Há ainda um outro componente que compromete a atividade sindical na atualidade: a mudança do perfil histórico do trabalho. Na modernidade havia um compromisso sólido do capital com o trabalho[5], pois a sobrevivência do trabalhador dependia de sua contratação pelo capital, e este, o capital, por sua vez, dependia do trabalhador para se reproduzir e crescer – “capital e trabalho estavam unidos - dizia Bauman - e a fábrica era seu domicílio comum: simultaneamente um campo de batalha de uma guerra de trincheira e lar natural de sonhos e esperanças”. Esse mundo sólido foi substituído pelo mundo disperso e fluído do capitalismo pós-moderno, sem espaço para compromissos do capital com o trabalho – pior: as angústias proporcionadas pela instabilidade das relações de trabalho devem ser sentidas solitariamente pelos operários. A reprodução e o crescimento do capital já não estão atrelados ao trabalho, mas à ganância por riqueza, à ânsia pelo consumo e ao individualismo materialista, além do prestígio à propaganda de massa. Ou seja, a invenção do século XVIII, que fez do trabalho categoria homogênea de fator de produção, intercâmbio econômico, núcleo ou fundamento da vida social, naufragou na concepção atual do capitalismo, em cujo contexto apenas por acidente, e não por essência, o trabalho é meio de realização da vida humana.

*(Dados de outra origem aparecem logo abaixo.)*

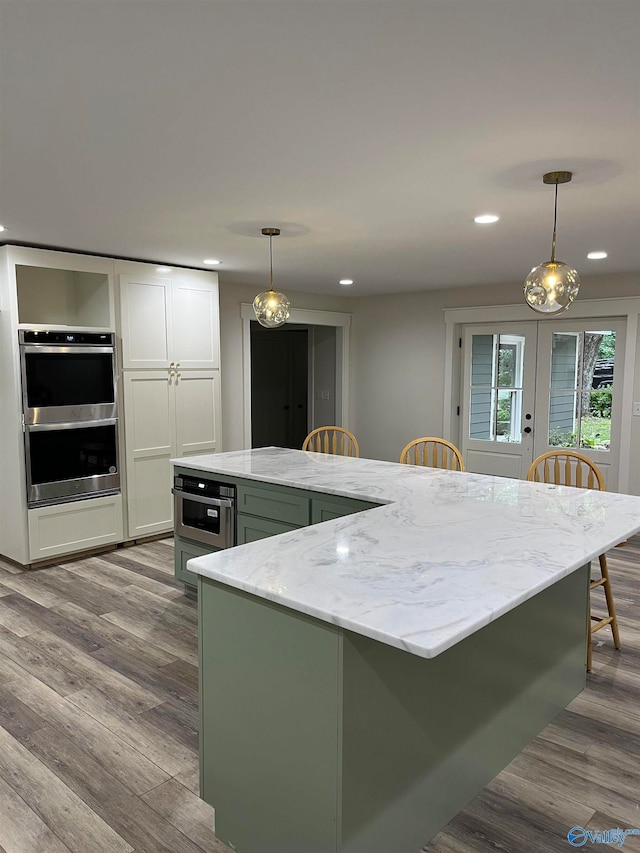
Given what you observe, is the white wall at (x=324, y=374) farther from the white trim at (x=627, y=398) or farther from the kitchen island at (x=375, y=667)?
the kitchen island at (x=375, y=667)

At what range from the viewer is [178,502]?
3.80m

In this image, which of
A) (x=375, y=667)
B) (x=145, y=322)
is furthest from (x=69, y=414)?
(x=375, y=667)

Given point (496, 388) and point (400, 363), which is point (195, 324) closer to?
point (400, 363)

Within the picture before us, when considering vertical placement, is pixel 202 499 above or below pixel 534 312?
below

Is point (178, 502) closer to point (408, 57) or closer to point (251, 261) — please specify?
point (251, 261)

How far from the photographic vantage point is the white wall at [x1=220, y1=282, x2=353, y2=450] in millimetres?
5969

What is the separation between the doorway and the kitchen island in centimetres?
589

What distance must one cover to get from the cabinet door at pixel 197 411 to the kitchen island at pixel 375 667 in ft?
10.1

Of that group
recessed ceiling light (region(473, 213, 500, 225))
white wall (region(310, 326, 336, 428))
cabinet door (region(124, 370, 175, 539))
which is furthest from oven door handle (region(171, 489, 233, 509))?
white wall (region(310, 326, 336, 428))

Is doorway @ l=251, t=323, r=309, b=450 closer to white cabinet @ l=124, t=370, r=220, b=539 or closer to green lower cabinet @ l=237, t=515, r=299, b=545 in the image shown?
white cabinet @ l=124, t=370, r=220, b=539

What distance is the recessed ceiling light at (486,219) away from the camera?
324cm

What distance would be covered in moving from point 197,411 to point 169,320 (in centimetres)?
80

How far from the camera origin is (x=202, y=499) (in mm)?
3627

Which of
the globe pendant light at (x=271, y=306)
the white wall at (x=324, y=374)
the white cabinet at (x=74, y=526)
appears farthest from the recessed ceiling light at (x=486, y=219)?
the white wall at (x=324, y=374)
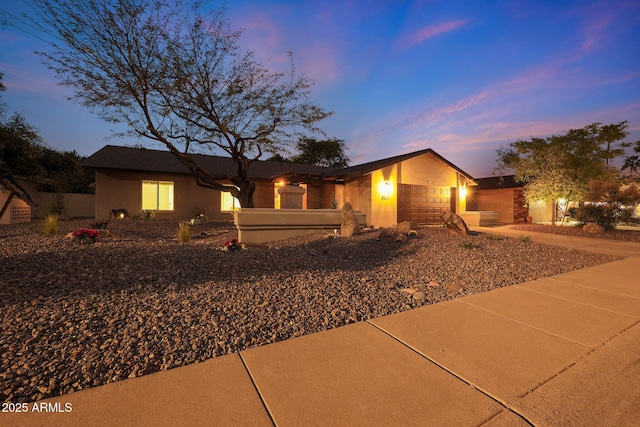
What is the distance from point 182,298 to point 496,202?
2597cm

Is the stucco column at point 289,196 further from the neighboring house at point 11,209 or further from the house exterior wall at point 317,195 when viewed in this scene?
the neighboring house at point 11,209

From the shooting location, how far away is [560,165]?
1530 centimetres

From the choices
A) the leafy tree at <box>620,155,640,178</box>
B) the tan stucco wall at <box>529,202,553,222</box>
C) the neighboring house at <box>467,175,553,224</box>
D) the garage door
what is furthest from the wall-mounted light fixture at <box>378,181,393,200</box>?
the leafy tree at <box>620,155,640,178</box>

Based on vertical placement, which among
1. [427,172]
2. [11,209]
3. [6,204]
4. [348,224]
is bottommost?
[348,224]

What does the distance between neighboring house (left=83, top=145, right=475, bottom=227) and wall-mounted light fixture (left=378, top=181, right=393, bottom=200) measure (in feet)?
0.17

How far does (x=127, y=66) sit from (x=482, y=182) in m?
26.9

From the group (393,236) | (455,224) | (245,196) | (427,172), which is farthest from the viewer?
(427,172)

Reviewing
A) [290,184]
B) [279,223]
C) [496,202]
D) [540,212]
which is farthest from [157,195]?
[540,212]

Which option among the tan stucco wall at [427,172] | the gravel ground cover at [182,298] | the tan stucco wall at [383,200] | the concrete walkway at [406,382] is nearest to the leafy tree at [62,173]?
the gravel ground cover at [182,298]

Para Ghione, uma das expressões mais acabadas dessa ruptura do vínculo capital/trabalho é representada pela flexibilização do Direito do Trabalho, produto da terceirização e da descentralização empresarial, determinando confusão acerca da figura do sujeito empregador, oculto atrás de uma trama e de uma cadeia confusa de relações inter-empresariais, não raro com claros propósitos fraudulentos. Isso gera um grave problema existencial para o sujeito coletivo sindical, não apenas por conta de fragmentação da identidade do empregador, e sua ocultação, como sobretudo em virtude da perda de noção de coletividade por parte dos trabalhadores, e sua desarticulação, dispersos que se tornaram, sendo distribuídos em micro empresas, muitas vezes fictícias, no entorno da empresa principal.